> [Dataset entries]:
#####
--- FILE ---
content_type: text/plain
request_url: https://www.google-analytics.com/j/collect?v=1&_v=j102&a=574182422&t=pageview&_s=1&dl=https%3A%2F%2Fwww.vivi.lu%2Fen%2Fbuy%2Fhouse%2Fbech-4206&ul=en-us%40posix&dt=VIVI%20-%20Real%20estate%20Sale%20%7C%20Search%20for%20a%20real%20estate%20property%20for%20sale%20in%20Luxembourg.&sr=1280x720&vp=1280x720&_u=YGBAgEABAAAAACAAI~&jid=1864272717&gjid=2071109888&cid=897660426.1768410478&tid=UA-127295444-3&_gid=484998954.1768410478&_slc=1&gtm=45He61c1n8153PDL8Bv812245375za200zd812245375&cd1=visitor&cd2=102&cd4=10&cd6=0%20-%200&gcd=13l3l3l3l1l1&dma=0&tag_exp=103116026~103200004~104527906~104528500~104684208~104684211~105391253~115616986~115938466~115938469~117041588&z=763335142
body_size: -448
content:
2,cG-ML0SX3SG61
#####
> [Exercise details]:
Each record is to be restated word for word.

> [Result]:
--- FILE ---
content_type: text/plain
request_url: https://www.google-analytics.com/j/collect?v=1&_v=j102&a=574182422&t=pageview&_s=1&dl=https%3A%2F%2Fwww.vivi.lu%2Fen%2Fbuy%2Fhouse%2Fbech-4206&ul=en-us%40posix&dt=VIVI%20-%20Real%20estate%20Sale%20%7C%20Search%20for%20a%20real%20estate%20property%20for%20sale%20in%20Luxembourg.&sr=1280x720&vp=1280x720&_u=YGBAgEABAAAAACAAI~&jid=1864272717&gjid=2071109888&cid=897660426.1768410478&tid=UA-127295444-3&_gid=484998954.1768410478&_slc=1&gtm=45He61c1n8153PDL8Bv812245375za200zd812245375&cd1=visitor&cd2=102&cd4=10&cd6=0%20-%200&gcd=13l3l3l3l1l1&dma=0&tag_exp=103116026~103200004~104527906~104528500~104684208~104684211~105391253~115616986~115938466~115938469~117041588&z=763335142
body_size: -448
content:
2,cG-ML0SX3SG61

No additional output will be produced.